▶ [Trabajo requerido] Escribe la continuación del texto sobre la palabra «hack», empezando justo después de su última frase.

▶ [Extracto de la página]
Por lo tanto, aprovechemos a jugar mientras podamos.

‘Legend of Zelda’ en formato vóxel
Una carta de hace 125 años desvela el posible origen de la palabra inglesa «hack»

Hack
Si caminamos por el corazón del cuartel general de Facebook en Menlo Park, California, nos podemos encontrar un lugar con un imponente mural de dos pisos de alto pintado por el artista Brian Barnecio. El diseño parece un enorme tótem plagado de formas abstractas y con una sola palabra en el centro: hack.
A finales de los años ochenta, y durante los noventa y principios del siglo XXI, hack era una palabra dañina y canalla, pues evocaba el peligro y la actividad criminal en el submundo cibernético que constituían las redes informáticas. El término trataba de la irrupción en los sistemas informáticos, redes telefónicas y otras tecnologías vulnerables. La mayoría de la gente que conocía la historia del hacking y estaba relacionada con el mundo de la informática no tenían esa impresión de los hackers, pero la connotación negativa se afianzó como la corriente principal entre el pueblo llano.

▶ [Contenido del material]
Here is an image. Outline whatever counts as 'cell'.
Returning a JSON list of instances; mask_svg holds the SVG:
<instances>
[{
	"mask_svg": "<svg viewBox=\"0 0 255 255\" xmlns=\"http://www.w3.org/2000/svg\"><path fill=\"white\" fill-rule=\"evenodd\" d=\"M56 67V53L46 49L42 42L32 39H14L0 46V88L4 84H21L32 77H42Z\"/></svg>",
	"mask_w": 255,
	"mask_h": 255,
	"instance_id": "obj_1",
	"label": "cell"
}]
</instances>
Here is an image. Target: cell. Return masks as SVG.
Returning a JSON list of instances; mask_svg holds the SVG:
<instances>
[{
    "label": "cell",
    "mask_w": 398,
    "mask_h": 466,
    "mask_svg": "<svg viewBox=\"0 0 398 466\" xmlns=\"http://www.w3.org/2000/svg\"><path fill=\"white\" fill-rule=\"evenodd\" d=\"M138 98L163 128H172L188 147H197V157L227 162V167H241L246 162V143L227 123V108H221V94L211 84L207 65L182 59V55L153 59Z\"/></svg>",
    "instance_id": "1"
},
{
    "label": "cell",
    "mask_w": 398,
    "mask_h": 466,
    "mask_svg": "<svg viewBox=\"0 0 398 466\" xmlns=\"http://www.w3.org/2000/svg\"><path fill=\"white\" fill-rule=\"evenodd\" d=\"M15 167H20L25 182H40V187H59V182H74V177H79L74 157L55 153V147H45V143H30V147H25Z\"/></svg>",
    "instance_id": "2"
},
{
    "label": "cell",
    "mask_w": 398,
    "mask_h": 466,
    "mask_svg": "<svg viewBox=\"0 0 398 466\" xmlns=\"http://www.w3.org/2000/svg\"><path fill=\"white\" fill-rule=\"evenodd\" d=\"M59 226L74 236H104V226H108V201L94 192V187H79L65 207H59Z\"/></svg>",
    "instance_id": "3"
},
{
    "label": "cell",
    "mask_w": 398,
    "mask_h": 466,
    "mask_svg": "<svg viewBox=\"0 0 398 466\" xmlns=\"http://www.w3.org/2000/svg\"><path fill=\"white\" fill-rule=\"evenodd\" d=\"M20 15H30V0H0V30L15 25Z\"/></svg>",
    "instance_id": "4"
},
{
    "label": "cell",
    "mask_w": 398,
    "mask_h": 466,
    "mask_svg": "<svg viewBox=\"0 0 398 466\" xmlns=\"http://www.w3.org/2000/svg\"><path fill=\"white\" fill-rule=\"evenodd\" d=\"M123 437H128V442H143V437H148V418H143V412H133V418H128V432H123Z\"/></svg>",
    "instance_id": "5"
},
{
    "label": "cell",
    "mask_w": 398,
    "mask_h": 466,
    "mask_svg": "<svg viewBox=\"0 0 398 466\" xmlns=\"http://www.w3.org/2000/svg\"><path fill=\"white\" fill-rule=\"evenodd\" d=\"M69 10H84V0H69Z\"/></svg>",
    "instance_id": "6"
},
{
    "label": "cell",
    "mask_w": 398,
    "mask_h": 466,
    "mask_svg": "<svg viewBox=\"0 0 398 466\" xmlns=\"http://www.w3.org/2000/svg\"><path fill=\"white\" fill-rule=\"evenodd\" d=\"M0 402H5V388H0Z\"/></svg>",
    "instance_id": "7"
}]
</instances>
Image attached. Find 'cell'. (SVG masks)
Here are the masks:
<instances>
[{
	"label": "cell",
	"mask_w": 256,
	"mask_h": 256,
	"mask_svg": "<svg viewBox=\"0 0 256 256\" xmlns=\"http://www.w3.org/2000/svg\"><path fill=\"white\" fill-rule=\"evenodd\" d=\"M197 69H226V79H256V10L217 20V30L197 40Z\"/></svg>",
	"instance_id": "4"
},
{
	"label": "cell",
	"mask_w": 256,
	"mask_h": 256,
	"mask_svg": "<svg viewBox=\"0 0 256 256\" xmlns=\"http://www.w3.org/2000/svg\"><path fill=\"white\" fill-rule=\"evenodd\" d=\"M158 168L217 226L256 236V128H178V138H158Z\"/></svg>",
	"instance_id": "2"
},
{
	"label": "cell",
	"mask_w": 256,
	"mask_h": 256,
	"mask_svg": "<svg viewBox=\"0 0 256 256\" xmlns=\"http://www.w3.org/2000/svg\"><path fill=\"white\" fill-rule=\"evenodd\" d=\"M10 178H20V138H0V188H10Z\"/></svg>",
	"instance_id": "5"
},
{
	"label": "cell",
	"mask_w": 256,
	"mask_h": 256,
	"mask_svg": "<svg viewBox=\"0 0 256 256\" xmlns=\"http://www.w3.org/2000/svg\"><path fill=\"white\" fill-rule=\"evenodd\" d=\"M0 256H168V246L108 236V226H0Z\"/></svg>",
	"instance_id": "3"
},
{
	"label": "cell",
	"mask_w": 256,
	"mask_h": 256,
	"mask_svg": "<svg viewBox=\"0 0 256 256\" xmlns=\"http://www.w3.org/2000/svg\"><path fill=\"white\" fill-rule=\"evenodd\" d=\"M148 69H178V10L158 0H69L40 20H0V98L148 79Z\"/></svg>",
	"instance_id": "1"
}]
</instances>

▶ [Respuesta]
Mural en las oficinas de Facebook
Sin embargo, en la última década, hack y hacker han sido rehabilitados como términos. Hoy, al parecer, todo el mundo quiere ser un hacker. Facebook, por ejemplo, ha recorrido un largo camino hacia la renovación de estos vocablos; el éxito de la construcción de su empresa se ha gestado alrededor de la idea de que el hacking es algo positivo, una forma de transformar las tecnologías en algo mejor.
Gracias, pues, a Zuckerberg y su Facebook, y a otros tantos ambiciosos desarrolladores de software de todo Silicon Valley, hack es hoy una palabra con dos significados. Por un lado, tenemos a los hackers llamados de sombrero blanco (white hat hackers), que construyen aplicaciones nuevas y geniales y, creativamente, abren nuevos caminos. Y tenemos, también, a los hackers de sombrero negro (black hat hackers), que descaradamente comprometen sistemas informáticos en su propio beneficio.
Pero, ¿cuál es el verdadero significado de la palabra? ¿Era, originalmente, ese significado positivo o negativo? La cuestión es más complicada de lo que parece. No se puede dar una respuesta definitiva, pero ha aparecido una nueva pieza del rompecabezas. Y es que antes de que llegara al mundo la alta tecnología, la palabra hack conllevaba un significado especial en el mundo de las peleas de gallos, durante el siglo XIX.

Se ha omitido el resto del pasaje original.